The United States government is well aware of these abuses.  The ATPU has a history of abuse dating back at least until 2007 when the then-head of the ATPU was involved in what a Kenyan court recently found to be acts of torture and illegal rendition in violation of Kenya’s domestic and international obligations. The ATPU did the same to suspects of the World Cup bombing in 2010, and two judges (see here and here) similarly condemned those renditions as illegal.

Given the ATPU’s human rights record, what are the FBI’s options for cooperation and assistance? In response to the Open Society Justice Initiative report on the human rights abuses relating to the World Cup bombing investigation, the FBI explained that it has a protocol in place,

 “for joint interrogations known as ‘remove and report,’ which prohibits use of any technique that results in the abuse or mistreatment, to include verbal threats and inappropriate promises, of a prisoner or detainee. ‘Remove and Report’ requires an agent to remove himself or herself from a situation in which he or she knows or suspects abuse has occurred as soon as possible, and report the known or suspected abuse up his or her management chain.    Training on these procedures is provided regularly to FBI employees who are deploying overseas.”

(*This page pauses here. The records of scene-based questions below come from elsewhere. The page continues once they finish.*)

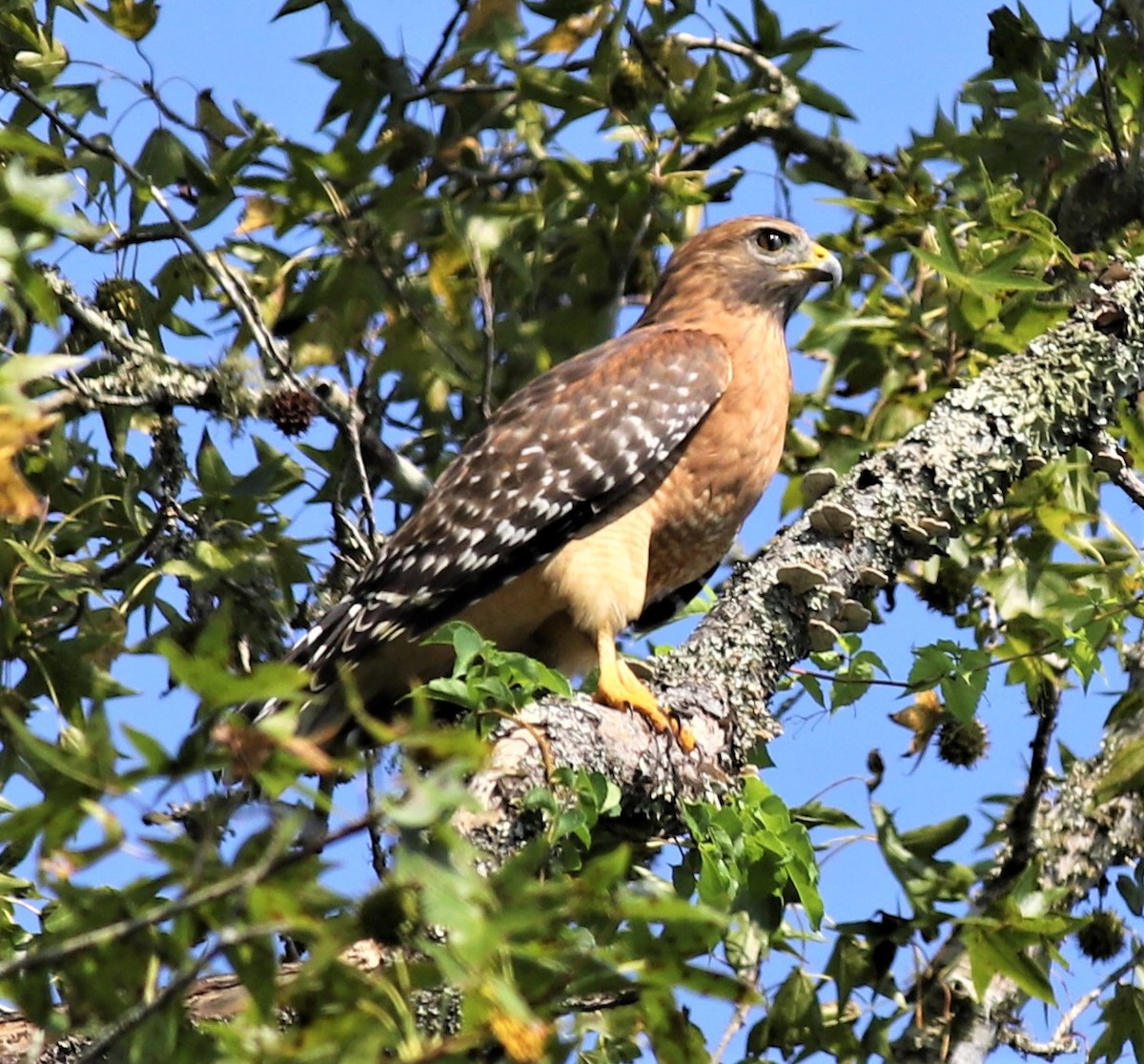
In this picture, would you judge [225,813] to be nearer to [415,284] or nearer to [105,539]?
[105,539]

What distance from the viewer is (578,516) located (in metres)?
5.15

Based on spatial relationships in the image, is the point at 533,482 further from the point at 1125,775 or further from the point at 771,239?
the point at 1125,775

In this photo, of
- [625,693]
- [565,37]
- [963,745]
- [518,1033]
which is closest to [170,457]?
[625,693]

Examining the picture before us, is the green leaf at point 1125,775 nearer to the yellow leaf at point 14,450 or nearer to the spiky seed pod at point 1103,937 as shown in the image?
the spiky seed pod at point 1103,937

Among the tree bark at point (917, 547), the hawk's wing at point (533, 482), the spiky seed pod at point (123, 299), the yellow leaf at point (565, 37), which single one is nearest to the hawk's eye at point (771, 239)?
Result: the hawk's wing at point (533, 482)

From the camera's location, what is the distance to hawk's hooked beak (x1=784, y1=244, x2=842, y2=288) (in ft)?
19.3

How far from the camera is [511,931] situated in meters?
1.94

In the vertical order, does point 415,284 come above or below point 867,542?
above

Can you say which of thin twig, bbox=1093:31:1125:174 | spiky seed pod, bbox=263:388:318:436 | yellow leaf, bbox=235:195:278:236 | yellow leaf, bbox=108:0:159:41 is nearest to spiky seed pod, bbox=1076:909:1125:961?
thin twig, bbox=1093:31:1125:174

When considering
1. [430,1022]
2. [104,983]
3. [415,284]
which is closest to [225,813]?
[104,983]

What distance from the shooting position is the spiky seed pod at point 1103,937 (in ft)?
15.9

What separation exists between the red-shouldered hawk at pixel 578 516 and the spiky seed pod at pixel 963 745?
0.92 m

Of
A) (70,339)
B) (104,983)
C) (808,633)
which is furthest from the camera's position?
(70,339)

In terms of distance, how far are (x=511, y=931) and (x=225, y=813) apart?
37 cm
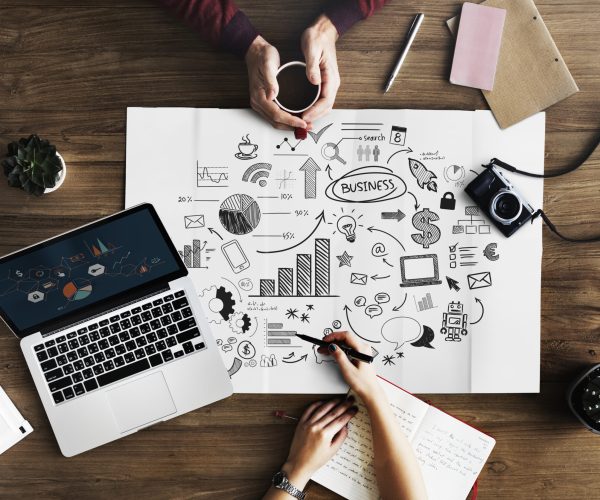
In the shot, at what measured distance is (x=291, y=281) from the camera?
1.08 metres

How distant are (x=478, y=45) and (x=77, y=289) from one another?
86 centimetres

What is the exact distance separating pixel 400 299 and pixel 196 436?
46 centimetres

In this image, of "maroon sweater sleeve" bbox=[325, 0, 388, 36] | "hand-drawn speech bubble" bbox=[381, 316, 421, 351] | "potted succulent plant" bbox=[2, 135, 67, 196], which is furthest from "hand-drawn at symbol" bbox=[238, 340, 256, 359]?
"maroon sweater sleeve" bbox=[325, 0, 388, 36]

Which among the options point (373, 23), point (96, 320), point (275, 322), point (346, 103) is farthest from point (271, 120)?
point (96, 320)

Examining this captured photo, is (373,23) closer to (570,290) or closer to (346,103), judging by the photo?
(346,103)

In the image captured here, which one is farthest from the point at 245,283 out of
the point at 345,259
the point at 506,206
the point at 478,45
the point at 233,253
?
the point at 478,45

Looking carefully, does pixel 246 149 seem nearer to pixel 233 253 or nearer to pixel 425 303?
pixel 233 253

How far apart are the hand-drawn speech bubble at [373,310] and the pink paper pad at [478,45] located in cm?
44

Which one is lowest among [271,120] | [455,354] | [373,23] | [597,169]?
[455,354]

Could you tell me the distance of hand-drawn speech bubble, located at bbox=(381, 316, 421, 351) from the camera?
1083mm

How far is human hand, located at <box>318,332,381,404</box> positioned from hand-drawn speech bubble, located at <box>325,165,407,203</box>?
0.25 metres

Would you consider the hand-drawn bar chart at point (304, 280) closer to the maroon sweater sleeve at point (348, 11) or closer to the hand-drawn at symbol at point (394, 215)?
the hand-drawn at symbol at point (394, 215)

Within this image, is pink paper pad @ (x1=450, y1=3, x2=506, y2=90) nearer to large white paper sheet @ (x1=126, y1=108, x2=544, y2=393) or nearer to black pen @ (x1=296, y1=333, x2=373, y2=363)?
large white paper sheet @ (x1=126, y1=108, x2=544, y2=393)

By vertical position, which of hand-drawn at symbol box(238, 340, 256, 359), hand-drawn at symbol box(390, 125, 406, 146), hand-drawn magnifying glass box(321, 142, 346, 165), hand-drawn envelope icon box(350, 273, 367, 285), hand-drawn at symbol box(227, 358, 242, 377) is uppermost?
hand-drawn at symbol box(390, 125, 406, 146)
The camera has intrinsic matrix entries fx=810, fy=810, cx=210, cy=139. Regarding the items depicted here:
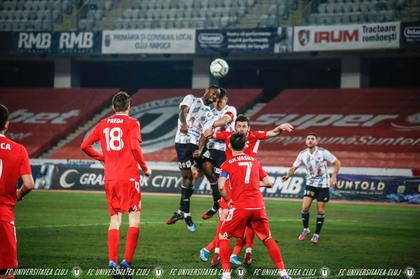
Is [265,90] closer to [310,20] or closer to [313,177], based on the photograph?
[310,20]

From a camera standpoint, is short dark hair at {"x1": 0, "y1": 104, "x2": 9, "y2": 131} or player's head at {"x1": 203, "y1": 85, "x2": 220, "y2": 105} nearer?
short dark hair at {"x1": 0, "y1": 104, "x2": 9, "y2": 131}

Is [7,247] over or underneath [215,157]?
underneath

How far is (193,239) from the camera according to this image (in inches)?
625

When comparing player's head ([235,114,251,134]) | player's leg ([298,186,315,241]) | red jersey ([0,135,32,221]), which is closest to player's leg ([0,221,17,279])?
red jersey ([0,135,32,221])

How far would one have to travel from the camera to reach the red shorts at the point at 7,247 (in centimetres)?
823

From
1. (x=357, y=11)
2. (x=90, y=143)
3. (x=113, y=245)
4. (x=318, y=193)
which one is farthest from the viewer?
(x=357, y=11)

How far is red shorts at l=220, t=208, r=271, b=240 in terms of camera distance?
10.8 m

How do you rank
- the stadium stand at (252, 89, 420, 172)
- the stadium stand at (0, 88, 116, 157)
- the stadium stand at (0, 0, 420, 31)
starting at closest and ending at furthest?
the stadium stand at (252, 89, 420, 172)
the stadium stand at (0, 0, 420, 31)
the stadium stand at (0, 88, 116, 157)

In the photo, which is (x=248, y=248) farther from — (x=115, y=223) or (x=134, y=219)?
(x=115, y=223)

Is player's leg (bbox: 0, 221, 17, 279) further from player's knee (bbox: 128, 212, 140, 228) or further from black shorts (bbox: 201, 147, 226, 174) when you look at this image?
black shorts (bbox: 201, 147, 226, 174)

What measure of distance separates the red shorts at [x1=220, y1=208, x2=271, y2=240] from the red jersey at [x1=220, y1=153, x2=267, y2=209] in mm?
79

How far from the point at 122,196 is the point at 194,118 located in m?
4.97

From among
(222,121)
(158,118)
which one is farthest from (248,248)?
(158,118)

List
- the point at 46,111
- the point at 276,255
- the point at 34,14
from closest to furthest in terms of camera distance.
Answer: the point at 276,255 < the point at 34,14 < the point at 46,111
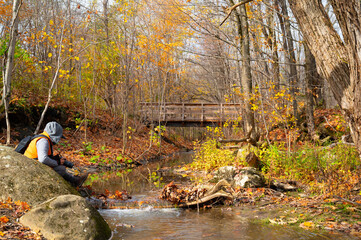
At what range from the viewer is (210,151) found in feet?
40.9

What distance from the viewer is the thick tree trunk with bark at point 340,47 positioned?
12.1ft

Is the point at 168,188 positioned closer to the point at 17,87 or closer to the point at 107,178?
the point at 107,178

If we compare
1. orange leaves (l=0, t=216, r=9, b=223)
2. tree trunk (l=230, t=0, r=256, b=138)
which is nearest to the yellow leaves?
orange leaves (l=0, t=216, r=9, b=223)

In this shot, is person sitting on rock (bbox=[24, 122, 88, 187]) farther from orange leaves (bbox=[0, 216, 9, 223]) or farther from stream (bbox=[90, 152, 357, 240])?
orange leaves (bbox=[0, 216, 9, 223])

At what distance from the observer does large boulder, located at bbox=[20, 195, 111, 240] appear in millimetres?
4266

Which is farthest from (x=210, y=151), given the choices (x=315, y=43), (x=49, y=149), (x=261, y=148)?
(x=315, y=43)

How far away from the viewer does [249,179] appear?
8211mm

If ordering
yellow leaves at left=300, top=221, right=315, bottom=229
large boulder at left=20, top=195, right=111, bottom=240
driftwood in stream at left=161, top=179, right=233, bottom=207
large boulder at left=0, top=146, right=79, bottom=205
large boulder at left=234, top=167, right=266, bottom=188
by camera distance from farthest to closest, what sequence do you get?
large boulder at left=234, top=167, right=266, bottom=188 < driftwood in stream at left=161, top=179, right=233, bottom=207 < yellow leaves at left=300, top=221, right=315, bottom=229 < large boulder at left=0, top=146, right=79, bottom=205 < large boulder at left=20, top=195, right=111, bottom=240

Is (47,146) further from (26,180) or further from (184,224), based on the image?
(184,224)

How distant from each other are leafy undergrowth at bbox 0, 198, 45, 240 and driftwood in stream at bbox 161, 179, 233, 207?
3380 millimetres

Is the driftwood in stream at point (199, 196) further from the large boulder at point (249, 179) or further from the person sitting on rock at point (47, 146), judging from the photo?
the person sitting on rock at point (47, 146)

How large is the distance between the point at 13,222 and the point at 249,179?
557cm

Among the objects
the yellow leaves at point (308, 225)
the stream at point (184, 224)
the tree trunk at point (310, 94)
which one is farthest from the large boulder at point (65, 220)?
the tree trunk at point (310, 94)

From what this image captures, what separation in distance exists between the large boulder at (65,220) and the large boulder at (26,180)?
27.6 inches
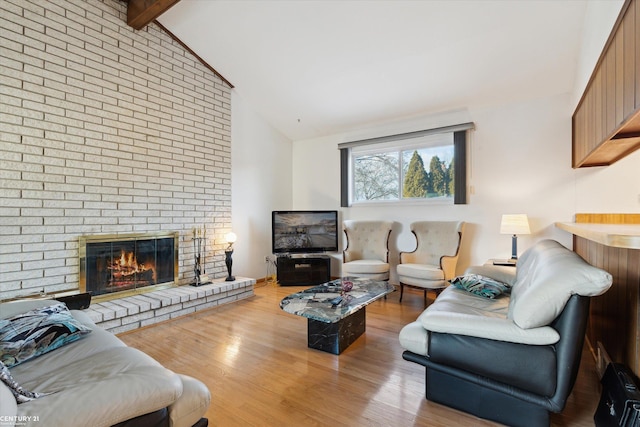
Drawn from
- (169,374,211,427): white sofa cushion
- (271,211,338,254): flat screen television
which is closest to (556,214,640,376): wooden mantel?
(169,374,211,427): white sofa cushion

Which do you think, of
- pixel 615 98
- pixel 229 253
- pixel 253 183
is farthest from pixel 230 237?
pixel 615 98

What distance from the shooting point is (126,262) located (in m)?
3.33

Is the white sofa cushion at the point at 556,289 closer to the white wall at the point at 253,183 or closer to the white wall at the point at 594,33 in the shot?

Whether the FBI’s protocol is capable of ensuring that the FBI doesn’t get involved directly or indirectly in the human rights abuses of foreign security agencies will surely depend on its finer details and how well the protocol is implemented. This protocol, although a step in the right direction, falls far short of more stringent U.S. rules on providing assistance, such as the Leahy Law.  Here’s how the UK deals with this type of issue, which sets out detailed rules on what action is required by UK agents in response to various types of abuses by foreign security officials.  The UK policy, though appearing stronger than the FBI’s, is nonetheless not strong enough for my taste. Ministers and field staff have broad discretionary powers in deciding whether to continue the operation. Additionally, the policy’s gives too much weight to the notion that human rights assurances from foreign partners can mitigate the threat of abuse.

If anyone has more information on how the FBI’s policy is implemented it would be great to learn more. Is this policy met by an FBI agent simply leaving the room while a foreign security agent slaps around a detainee and then the FBI can re-enter the room once the beating ends? What are the consequences once an FBI agent files a report of abuse up his or her management chain? Does the investigation continue, or does the investigation team have to pack their bags and get the next plane home? Also, is the FBI required to inform the foreign agency it’s partnering with of this protocol?

Finally, in this discussion of the various ways the US-Kenya counterterrorism relationship should take shape in the aftermath of Saturday’s horrible violence, it’s worth mentioning that Kenyan authorities will likely rely on the new Prevention of Terrorism Act (signed into law in October 2012) to investigate and prosecute the Westgate Shopping Mall siege suspects. The law greatly expands policing powers to counter terrorism, powers that members of Kenya’s Muslim and Somali communities are especially worried Kenyan authorities will apply indiscriminately. Until the law was enacted, the United States encouraged Kenya to put in place such legislation.  Now that the law has passed, the U.S. will see the impact of its encouragement and must be willing to engage through its Embassy and other diplomatic channels if the law is abused or otherwise used excessively.